Les réactions à la décision du Conseil d’Etat n’ont pas manqué.
Ceux qui sont contre le projet ont fait dire au Conseil d’Etat ce qu’il ne dit pas, mélangeant allègrement Droit et objectifs du projet dans un amalgame, disons-le, pas très honnête.
Ceux qui sont pour, que ce soit les professionnels de la santé ou les associations, sont unanimes pour regretter cette décision, reportant à juste titre la responsabilité de celle-ci sur le gouvernement qui n’a pas fait à temps ce qu’il aurait dû faire. Vous trouverez ci-après quelques liens vous donnant une idée des réactions de chacun.

◆ Données à examiner:
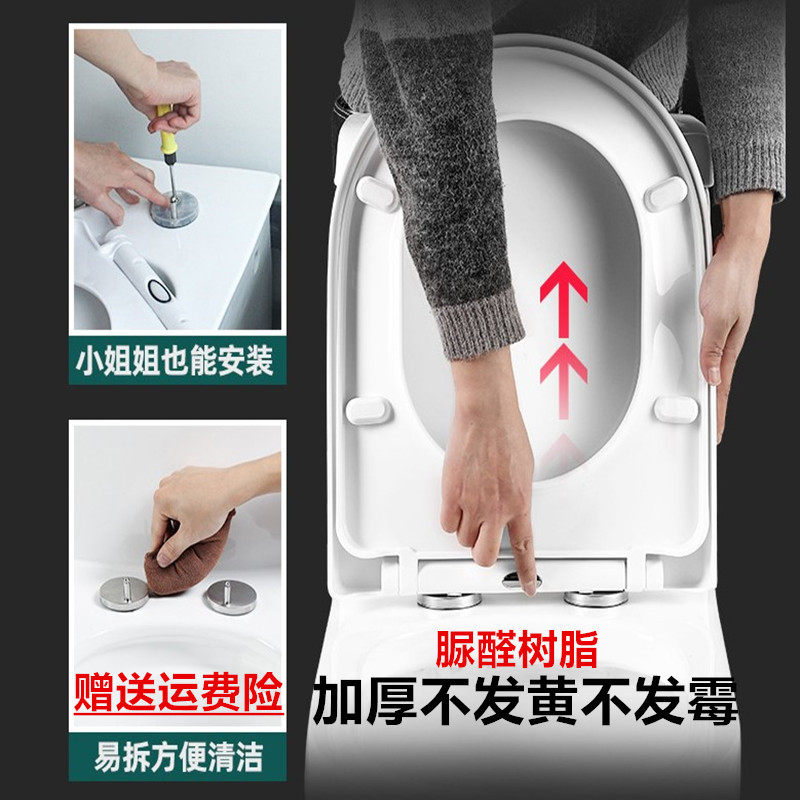 小姐姐也能安装

赠送运费险

易拆方便清洁

脲醛树脂
加厚不发黄不发霉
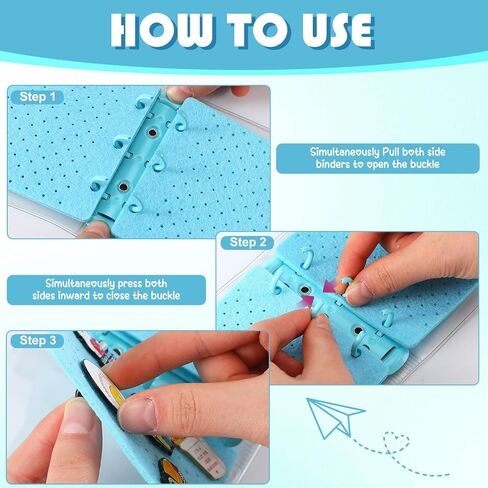 HOW TO USE

Step 1

Simultaneously Pull both side binders to open the buckle

Step 2

Simultaneously press both sides inward to close the buckle

Step 3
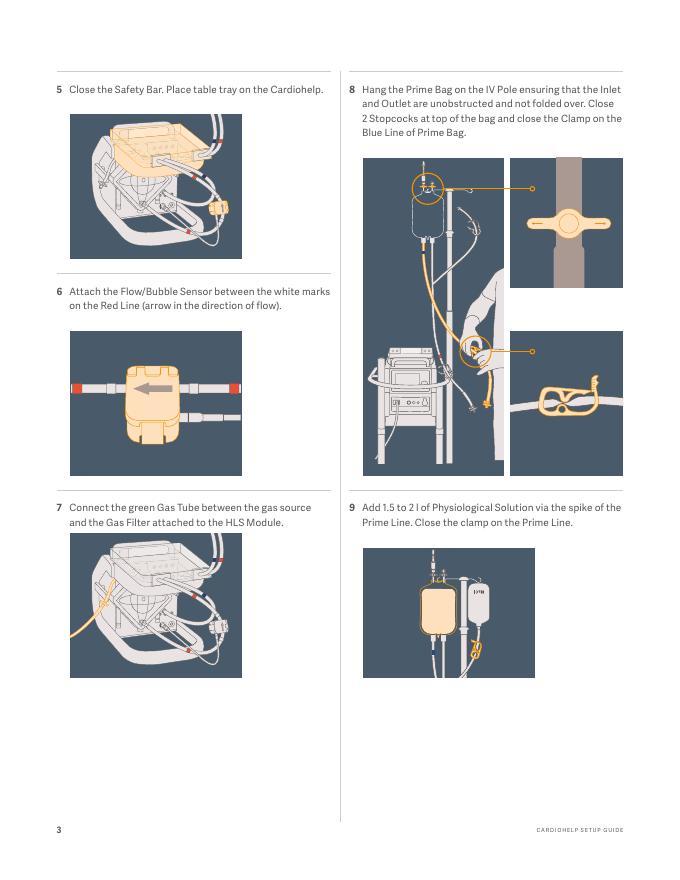 5 Close the Safety Bar. Place table tray on the Cardiohelp.

6 Attach the Flow/Bubble Sensor between the white marks on the Red Line (arrow in the direction of flow).

7 Connect the green Gas Tube between the gas source and the Gas Filter attached to the HLS Module.

8 Hang the Prime Bag on the IV Pole ensuring that the Inlet and Outlet are unobstructed and not folded over. Close 2 Stopcocks at top of the bag and close the Clamp on the Blue Line of Prime Bag.

9 Add 1.5 to 2 l of Physiological Solution via the spike of the Prime Line. Close the clamp on the Prime Line.

3

CARDIOHELP SETUP GUIDE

◆ Consignes de travail:
(a) D'après le passage sur la décision du Conseil d’Etat, sur qui les partisans du projet font-ils porter la responsabilité de cette décision ?
(b) Reproduisez, s'il vous plaît, le passage sur la décision du Conseil d’Etat depuis « Les réactions à » jusqu'à « réactions de chacun. ».
(c) Poursuivez la rédaction du passage sur la décision du Conseil d’Etat après sa dernière phrase.
Ces données proviennent d'une autre source que le passage.

◆ Réponses:
(a) Sur le gouvernement, qui n'a pas fait à temps ce qu'il aurait dû faire.

(b)
Les réactions à la décision du Conseil d’Etat n’ont pas manqué.
Ceux qui sont contre le projet ont fait dire au Conseil d’Etat ce qu’il ne dit pas, mélangeant allègrement Droit et objectifs du projet dans un amalgame, disons-le, pas très honnête.
Ceux qui sont pour, que ce soit les professionnels de la santé ou les associations, sont unanimes pour regretter cette décision, reportant à juste titre la responsabilité de celle-ci sur le gouvernement qui n’a pas fait à temps ce qu’il aurait dû faire. Vous trouverez ci-après quelques liens vous donnant une idée des réactions de chacun.

(c)
L’association Action Barbès soutient ce projet de SCMR le jugeant utile pour le quartier d’abord, et au-delà, pour commencer à résoudre un problème de santé publique. Nous avons commencé un travail d’information sur ce sujet qui bien entendu ne va pas s’arrêter. Dans ce contexte nouveau, nous aurons aussi à cœur de maintenir la pression sur les politiques, à commencer par les élus parisiens, pour que le projet puisse aboutir rapidement.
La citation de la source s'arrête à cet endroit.